Material for this task ->
━━━━━━━━━━━━━━━━━━━━
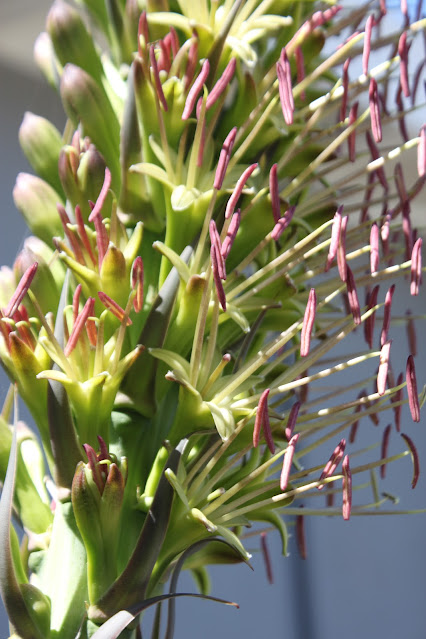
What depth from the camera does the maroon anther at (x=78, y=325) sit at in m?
━━━━━━━━━━━━━━━━━━━━
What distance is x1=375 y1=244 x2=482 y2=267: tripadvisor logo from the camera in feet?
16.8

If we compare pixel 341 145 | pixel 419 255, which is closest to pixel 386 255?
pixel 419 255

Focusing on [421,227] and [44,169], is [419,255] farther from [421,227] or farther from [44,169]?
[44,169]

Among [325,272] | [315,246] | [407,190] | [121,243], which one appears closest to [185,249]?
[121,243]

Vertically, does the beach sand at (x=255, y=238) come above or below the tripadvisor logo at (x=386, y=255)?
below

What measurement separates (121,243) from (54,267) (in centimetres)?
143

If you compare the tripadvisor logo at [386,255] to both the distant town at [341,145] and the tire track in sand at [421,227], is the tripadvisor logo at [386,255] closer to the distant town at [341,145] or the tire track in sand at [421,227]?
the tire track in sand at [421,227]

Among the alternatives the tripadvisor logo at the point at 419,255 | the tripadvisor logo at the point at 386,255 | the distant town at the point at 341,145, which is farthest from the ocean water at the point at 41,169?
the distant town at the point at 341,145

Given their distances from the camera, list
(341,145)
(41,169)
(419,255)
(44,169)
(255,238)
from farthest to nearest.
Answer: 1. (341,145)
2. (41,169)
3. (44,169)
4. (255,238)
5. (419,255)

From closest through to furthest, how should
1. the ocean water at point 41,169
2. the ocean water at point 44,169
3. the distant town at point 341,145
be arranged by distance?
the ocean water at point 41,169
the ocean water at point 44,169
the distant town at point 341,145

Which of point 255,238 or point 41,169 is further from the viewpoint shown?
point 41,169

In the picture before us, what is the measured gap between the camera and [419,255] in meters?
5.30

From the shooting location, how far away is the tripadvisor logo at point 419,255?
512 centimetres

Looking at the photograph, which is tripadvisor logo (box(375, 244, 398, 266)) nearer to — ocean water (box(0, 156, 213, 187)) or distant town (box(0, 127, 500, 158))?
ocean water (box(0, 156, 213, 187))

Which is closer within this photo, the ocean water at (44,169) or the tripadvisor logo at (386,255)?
━━━━━━━━━━━━━━━━━━━━
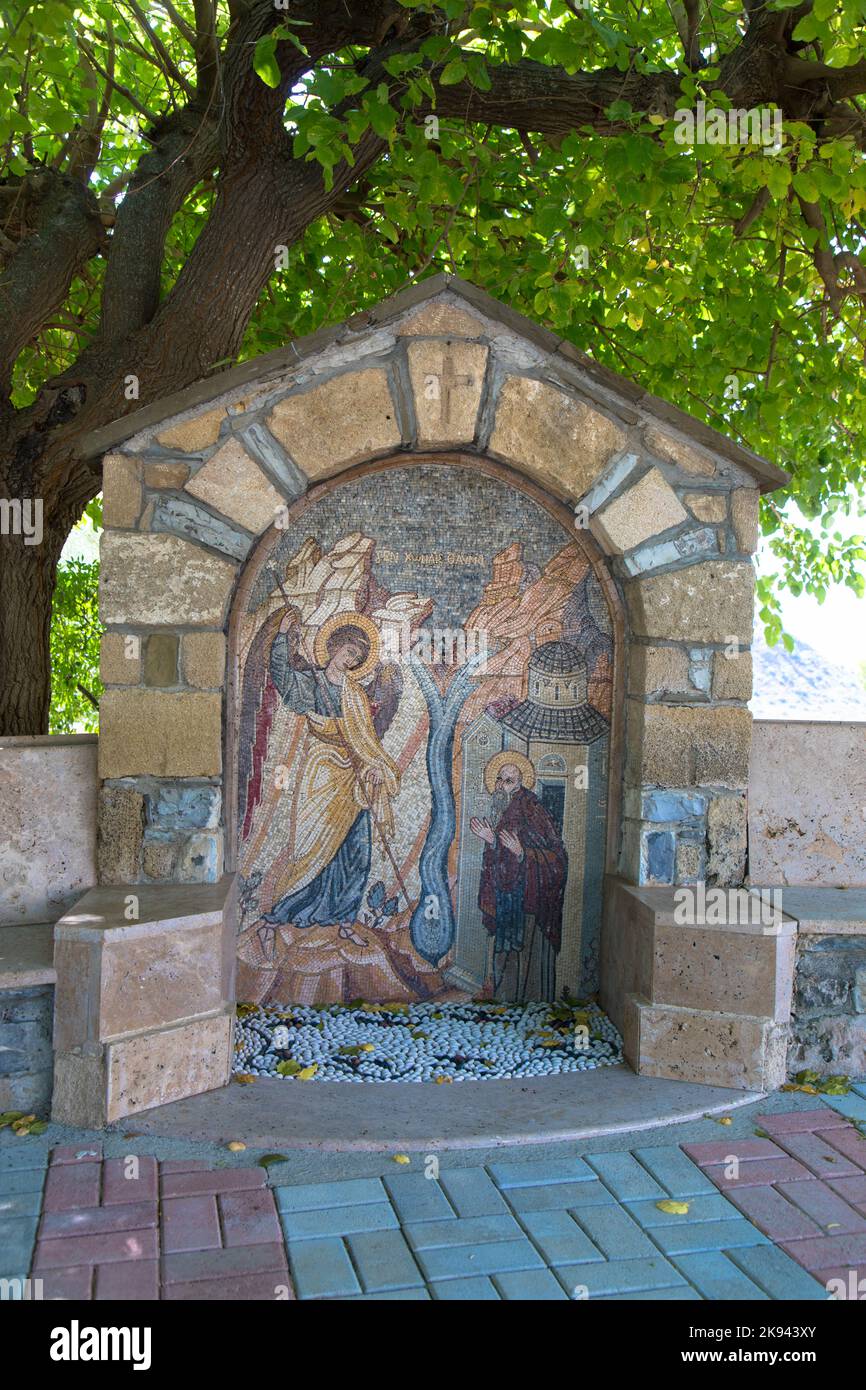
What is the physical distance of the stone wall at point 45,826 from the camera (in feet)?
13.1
━━━━━━━━━━━━━━━━━━━━
The problem ->
Copy out the lines of the material above without any change, starting at the line that contains "In the picture" and ending at the line that contains "512 centimetres", with both of those lines included.

Answer in full ->
In the picture before us, what is the measured gap between the camera and [419,255] in meters?
5.30

From the shooting location, how far away is the tripadvisor logo at point 419,255?
512 centimetres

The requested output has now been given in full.